Белоглазый окинул широким, медленным взглядом притихшую толпу. Распятый на земле уже не кричал – тихо выл, как волк. Отрубленная кисть отлетела к сапогам раскосого солдата.

– Так будет с каждым, кто осмелится бежать из дивизии! Повесить его на вожжах на Китайских воротах!

Распрягли лошадь; она заржала длинно, тоскливо. Отстегнули вожжи. Солнце поднималось над степью все выше, далекие, видные из походного лагеря дома и храмы Урги, призрачные, поднебесные, висели в воздушном мареве. Степь тихо шелестела под холодным ветром бастылами высохшей травы. Ружанского вздернули на вожжах в проеме Китайских ворот – древних, разрушенных каменных ворот Урги, близ которых и разбит был военный лагерь.

Бездыханное тело чуть качалось – его шевелил ветер. Ветер взвивал и светлые волосы на юношеской голове. Адъютант Ружанский был почти мальчишка. Он до войны числился студентом Петроградского политехникума. Женщина с золотыми растрепанными косами, в изорванной одежде, омертвело застывшая внизу, под воротами, его жена Елизавета, окончила Смольный институт с отличием.
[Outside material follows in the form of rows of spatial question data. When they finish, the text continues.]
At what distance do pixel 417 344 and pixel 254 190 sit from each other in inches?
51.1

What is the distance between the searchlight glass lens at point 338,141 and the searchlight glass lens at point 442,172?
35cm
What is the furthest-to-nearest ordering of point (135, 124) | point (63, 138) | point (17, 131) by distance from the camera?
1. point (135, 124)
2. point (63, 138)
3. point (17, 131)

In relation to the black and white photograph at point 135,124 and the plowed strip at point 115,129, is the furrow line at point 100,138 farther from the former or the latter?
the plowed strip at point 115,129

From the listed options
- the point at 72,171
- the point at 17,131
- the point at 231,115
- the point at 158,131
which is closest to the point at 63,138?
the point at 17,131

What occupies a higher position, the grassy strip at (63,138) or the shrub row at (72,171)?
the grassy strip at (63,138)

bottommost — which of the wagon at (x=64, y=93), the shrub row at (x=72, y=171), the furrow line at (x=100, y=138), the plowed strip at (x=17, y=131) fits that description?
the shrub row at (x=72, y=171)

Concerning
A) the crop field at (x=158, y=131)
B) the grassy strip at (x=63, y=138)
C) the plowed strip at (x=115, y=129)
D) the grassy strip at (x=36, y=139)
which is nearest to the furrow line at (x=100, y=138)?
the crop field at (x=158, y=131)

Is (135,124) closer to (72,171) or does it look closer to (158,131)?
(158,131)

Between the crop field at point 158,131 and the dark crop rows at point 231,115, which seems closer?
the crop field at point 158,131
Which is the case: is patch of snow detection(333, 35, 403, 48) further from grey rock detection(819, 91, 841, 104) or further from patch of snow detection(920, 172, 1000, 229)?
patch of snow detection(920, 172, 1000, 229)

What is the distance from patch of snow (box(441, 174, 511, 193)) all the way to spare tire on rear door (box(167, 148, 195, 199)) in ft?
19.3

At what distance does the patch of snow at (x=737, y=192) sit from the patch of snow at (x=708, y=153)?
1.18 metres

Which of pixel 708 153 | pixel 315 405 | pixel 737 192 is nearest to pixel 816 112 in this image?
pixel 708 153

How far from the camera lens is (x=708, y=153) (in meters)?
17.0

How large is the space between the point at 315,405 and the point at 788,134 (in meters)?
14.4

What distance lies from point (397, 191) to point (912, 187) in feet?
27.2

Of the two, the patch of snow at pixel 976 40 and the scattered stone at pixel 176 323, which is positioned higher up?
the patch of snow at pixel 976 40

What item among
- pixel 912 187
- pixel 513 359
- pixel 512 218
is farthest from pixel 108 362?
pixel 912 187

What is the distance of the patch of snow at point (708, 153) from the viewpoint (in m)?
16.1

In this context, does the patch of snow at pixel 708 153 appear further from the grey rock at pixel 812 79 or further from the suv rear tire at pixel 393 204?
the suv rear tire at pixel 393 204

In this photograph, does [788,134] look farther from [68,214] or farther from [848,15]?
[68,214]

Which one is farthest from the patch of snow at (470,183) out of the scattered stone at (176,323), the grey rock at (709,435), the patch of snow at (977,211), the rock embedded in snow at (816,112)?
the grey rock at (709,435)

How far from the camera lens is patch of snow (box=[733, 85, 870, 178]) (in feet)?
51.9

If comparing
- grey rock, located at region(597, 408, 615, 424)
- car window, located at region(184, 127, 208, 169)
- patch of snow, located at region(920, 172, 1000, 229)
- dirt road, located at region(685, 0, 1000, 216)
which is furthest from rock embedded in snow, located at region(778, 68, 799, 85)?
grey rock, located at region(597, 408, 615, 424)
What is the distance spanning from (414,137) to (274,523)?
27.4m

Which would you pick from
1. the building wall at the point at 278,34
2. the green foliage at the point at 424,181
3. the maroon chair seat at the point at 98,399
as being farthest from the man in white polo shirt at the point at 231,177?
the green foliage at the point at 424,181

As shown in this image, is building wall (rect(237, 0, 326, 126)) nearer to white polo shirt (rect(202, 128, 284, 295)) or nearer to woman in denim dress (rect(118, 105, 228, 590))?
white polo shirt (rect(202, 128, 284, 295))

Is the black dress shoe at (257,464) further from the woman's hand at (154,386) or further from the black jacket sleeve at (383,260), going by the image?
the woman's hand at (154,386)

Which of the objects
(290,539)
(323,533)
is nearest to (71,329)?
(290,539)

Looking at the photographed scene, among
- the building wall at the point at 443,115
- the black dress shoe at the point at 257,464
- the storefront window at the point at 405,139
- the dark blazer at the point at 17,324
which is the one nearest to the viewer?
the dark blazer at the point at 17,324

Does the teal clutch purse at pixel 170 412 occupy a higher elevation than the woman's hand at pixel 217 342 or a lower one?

Бурдуковский, рослый, грузный, мрачный, огромный медведь, с толстым потным бородатым лицом, тяжело отдуваясь, подшагнул к генералу.

– А зря мы казнили его, цин-ван, – слова излетали из его рта тяжко-звонко, будто гирьки или медные гильзы, падая меж гнилых, траченных цингой и табаком зубов. – Он ведь знал тайну. Он знал, куда исчезают наши люди. Куда исчез твой любимец Пятаков. Куда исчез Сорочинец. Куда исчез Лукавый. Куда, в конце концов, исчез ненавистный тебе Галчинский. Куда исчез, наконец, Егор Михайлович Медведев. Лощеный петрушка твой. Разлюбезный твой дворянчик. Да у него на морде аршинными буквами написано: я тебе сделаю…

– Замолчи, – медленно выцедил белоглазый, следя, как повешенный раскачивается под ветром, как колокол, на вожжах в проеме ворот. – Егора не трогай. Вызовешь его дух – хуже будет. Ночами спать не даст. Отойди! Сейчас я убью ее.

Он неспешными шагами подошел к золотокосой женщине. Она закинула исцарапанное лицо, шевельнула распухшими губами.

– Ничего не хочешь мне сказать, Лиза?.. – внезапно осевшим голосом, почти беззвучно, так же еле шевеля губами, спросил ее белоглазый. – Совсем ничего?..

Елизавета Ружанская помотала головой. Ее глаза вспыхнули осмысленно. Она собрала силы и плюнула белоглазому в лицо. Плевок не долетел: отдул вбок ветер.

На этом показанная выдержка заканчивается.